You know you’re in medical school when school doesn’t cancel for a foot of snow mixed with ice. No questions, no possibilities: everyone arrives – on time.

After several weeks with private doctors, I am listening with renewed horror to the interaction of staff/academic doctors with their patients. Or rather, the lack of interaction. How is it possible to lead a train of residents into a patient’s room and start discussing certain factors which might lead a person with the patient’s condition to have a very bad prognosis, without really introducing yourself or anyone else, or explaining why you’re there, or what you’re going to talk about?

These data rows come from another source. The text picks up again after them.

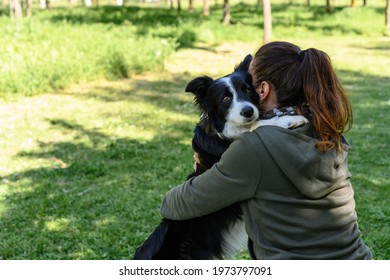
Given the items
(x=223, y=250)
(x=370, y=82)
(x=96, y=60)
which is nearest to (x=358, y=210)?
(x=223, y=250)

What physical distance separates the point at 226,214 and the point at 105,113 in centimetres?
700

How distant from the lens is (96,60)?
12.0 meters

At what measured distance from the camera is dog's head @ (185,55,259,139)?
9.07 feet

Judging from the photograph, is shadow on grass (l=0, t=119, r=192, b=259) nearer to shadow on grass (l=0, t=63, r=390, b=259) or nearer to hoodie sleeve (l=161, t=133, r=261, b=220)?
shadow on grass (l=0, t=63, r=390, b=259)

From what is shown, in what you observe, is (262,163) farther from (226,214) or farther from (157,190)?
(157,190)

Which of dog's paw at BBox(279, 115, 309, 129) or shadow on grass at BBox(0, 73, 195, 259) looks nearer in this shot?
dog's paw at BBox(279, 115, 309, 129)

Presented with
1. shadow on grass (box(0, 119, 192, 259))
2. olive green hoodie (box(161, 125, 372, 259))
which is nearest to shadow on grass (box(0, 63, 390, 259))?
shadow on grass (box(0, 119, 192, 259))

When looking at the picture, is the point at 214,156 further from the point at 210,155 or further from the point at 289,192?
the point at 289,192

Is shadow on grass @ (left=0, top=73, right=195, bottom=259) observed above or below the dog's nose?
below

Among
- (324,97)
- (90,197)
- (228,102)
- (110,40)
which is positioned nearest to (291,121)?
(324,97)

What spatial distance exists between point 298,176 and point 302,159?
0.07 metres

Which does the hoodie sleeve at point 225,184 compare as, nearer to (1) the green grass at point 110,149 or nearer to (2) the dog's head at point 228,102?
(2) the dog's head at point 228,102

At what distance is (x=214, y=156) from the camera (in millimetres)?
2707

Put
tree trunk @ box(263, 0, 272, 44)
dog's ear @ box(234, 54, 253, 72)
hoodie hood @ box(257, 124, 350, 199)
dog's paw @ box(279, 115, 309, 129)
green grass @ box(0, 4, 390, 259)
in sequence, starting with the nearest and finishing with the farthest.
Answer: hoodie hood @ box(257, 124, 350, 199), dog's paw @ box(279, 115, 309, 129), dog's ear @ box(234, 54, 253, 72), green grass @ box(0, 4, 390, 259), tree trunk @ box(263, 0, 272, 44)
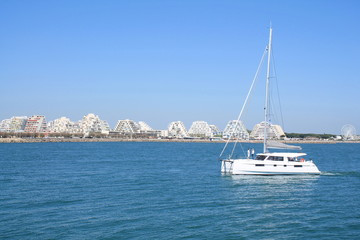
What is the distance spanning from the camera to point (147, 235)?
1622cm

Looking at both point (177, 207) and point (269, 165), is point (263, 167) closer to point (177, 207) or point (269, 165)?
point (269, 165)

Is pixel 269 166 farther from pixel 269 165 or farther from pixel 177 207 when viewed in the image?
pixel 177 207

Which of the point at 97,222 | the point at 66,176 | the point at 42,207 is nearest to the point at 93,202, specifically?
the point at 42,207

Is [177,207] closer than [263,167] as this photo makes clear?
Yes

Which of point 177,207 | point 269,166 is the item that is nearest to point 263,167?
point 269,166

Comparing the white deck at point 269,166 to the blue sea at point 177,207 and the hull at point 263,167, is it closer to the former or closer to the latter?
the hull at point 263,167

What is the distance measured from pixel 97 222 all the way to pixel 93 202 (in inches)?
193

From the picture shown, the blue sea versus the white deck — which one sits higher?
the white deck

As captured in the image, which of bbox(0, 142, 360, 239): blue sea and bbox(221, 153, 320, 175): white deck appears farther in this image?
bbox(221, 153, 320, 175): white deck

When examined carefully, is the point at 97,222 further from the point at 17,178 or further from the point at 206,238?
the point at 17,178

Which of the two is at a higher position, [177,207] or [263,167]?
[263,167]

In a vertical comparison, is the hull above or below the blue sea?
above

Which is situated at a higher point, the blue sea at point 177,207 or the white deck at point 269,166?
the white deck at point 269,166

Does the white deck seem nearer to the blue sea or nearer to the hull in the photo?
the hull
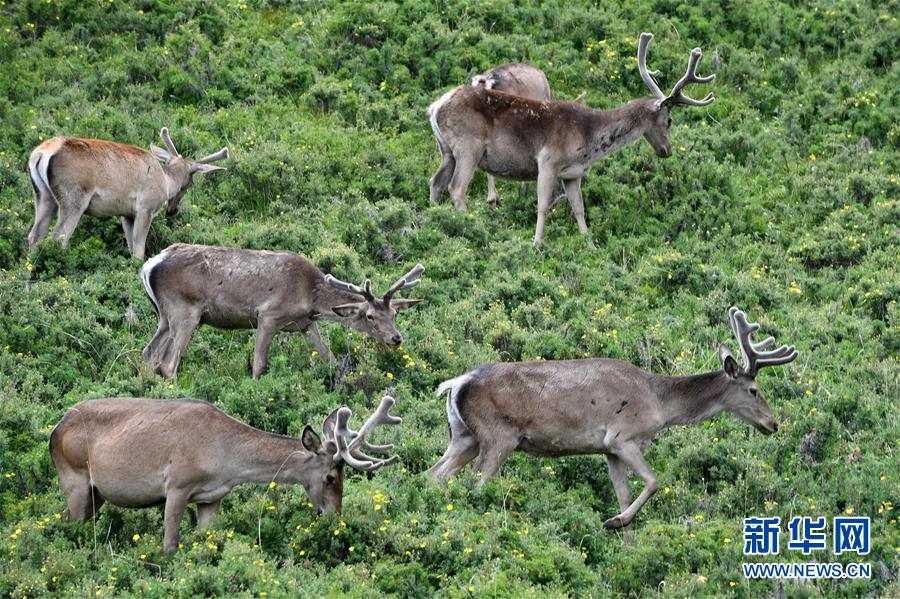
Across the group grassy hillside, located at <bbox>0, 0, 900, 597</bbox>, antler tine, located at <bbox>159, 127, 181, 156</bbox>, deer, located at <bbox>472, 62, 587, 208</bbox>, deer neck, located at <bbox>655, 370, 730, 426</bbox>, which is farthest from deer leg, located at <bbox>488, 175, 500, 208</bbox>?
deer neck, located at <bbox>655, 370, 730, 426</bbox>

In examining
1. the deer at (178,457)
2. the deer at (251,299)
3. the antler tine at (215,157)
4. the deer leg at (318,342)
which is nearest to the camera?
the deer at (178,457)

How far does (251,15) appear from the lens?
2298 centimetres

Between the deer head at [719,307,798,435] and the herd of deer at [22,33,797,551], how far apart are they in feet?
0.05

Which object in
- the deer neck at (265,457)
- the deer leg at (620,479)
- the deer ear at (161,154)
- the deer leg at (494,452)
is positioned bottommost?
the deer leg at (620,479)

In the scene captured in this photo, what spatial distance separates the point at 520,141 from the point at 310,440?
7.70m

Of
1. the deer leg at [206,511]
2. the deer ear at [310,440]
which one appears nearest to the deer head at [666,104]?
the deer ear at [310,440]

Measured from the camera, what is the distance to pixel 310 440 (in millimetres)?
11336

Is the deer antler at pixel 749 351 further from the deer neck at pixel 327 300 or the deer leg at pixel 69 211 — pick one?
the deer leg at pixel 69 211

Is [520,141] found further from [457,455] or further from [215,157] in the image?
[457,455]

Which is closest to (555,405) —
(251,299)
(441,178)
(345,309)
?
(345,309)

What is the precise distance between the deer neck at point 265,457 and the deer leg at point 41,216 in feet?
18.9

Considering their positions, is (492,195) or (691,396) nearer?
(691,396)

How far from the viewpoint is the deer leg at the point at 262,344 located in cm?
1427

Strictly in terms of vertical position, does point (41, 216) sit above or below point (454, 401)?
above
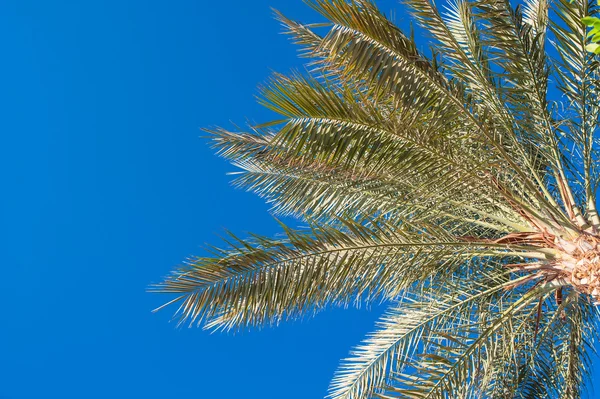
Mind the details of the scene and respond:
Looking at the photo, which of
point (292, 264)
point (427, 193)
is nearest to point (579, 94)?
point (427, 193)

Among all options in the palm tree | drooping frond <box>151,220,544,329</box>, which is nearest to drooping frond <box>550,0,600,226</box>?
the palm tree

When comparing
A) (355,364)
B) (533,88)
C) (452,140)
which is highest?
(533,88)

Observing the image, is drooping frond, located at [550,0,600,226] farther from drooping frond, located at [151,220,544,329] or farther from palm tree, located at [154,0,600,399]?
drooping frond, located at [151,220,544,329]

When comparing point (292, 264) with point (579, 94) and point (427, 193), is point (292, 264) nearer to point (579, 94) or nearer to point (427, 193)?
point (427, 193)

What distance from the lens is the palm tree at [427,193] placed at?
5988 mm

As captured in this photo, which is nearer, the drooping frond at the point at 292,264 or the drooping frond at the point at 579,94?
the drooping frond at the point at 292,264

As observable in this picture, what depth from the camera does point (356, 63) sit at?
6.28 meters

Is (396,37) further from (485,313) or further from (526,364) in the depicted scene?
(526,364)

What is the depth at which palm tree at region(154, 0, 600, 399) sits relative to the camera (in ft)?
19.6

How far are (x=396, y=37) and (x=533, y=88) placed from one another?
1.74 m

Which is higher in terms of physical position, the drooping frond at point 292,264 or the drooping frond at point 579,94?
the drooping frond at point 579,94

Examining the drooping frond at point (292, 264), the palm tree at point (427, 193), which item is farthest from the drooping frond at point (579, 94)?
the drooping frond at point (292, 264)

Today the cardiology team was consulted for a patient with suspected infectious endocarditis. There are a couple possible sources for his infection, which his several physicians are all still rather confused about. The patient himself, when we met him, appeared to have very little idea why he was in the hospital at all, let alone that he had bacteremia, or needed an extensive cardiac workup. Admittedly, he’s not the brightest guy on the block; but he wasn’t comatose, and he wasn’t unwilling to communicate with us. (Except insofar as an elderly man with no teeth and an Indian with a thick accent are hindered in communicating with each other. I tried to straighten out two or three of their most egregious misunderstandings at crucial points in the history, and had to let the rest go.)

The team walked in and out two or three times, and the second attending to be brought in announced to the patient that he needed a TEE (trans-esophageal echocardiogram; better than trans-thoracic for detailed images of the heart, especially the valves), and so would not be eating for the rest of the day, and did he consent to the procedure? The poor fellow looked so puzzled, quite willing to consent to whatever we wanted, but hardly understanding what he was being asked to consent for, let alone why. So I said, He hasn’t really been told about the bacteremia or anything, or why we need to do this test. Dr. B didn’t really appreciate that interruption, but explained briefly that there were bacteria in his blood, and the nature of the test we needed. And the patient agreed.

How could his primary care team not explain the bacteremia to him? How could nobody tell him about the test results that made us suspicious of vegetations, before sending this crowd of cardiologists in to demand more tests? How can you not tell a patient about a situation which could result in emergency heart surgery? Maybe you don’t have to explain at the beginning that he might need surgery, as long as that possibility is still remote. But with such serious issues in play, frequent explanations are pretty important!

So many doctors give overly simplistic (or non-existent) explanations to patients, and then are frustrated when other patients are unable to give them a meaningful history of what happened at the other specialist’s office, or what procedures were done at another hospital a few years ago. If we expect to get any information back from the patients, we have to give them meaningful and digestible information ourselves. Tsk. No doubt these scruples will only last until I fall behind on morning rounds or clinic a few times, and then I’ll be just as brisk as the others. I hope not. I used to hate the phrase, “seeing the patient as a whole person.” But now I understand that that’s just bureaucratese for, being polite to the patient as a human being, not just a pathological specimen.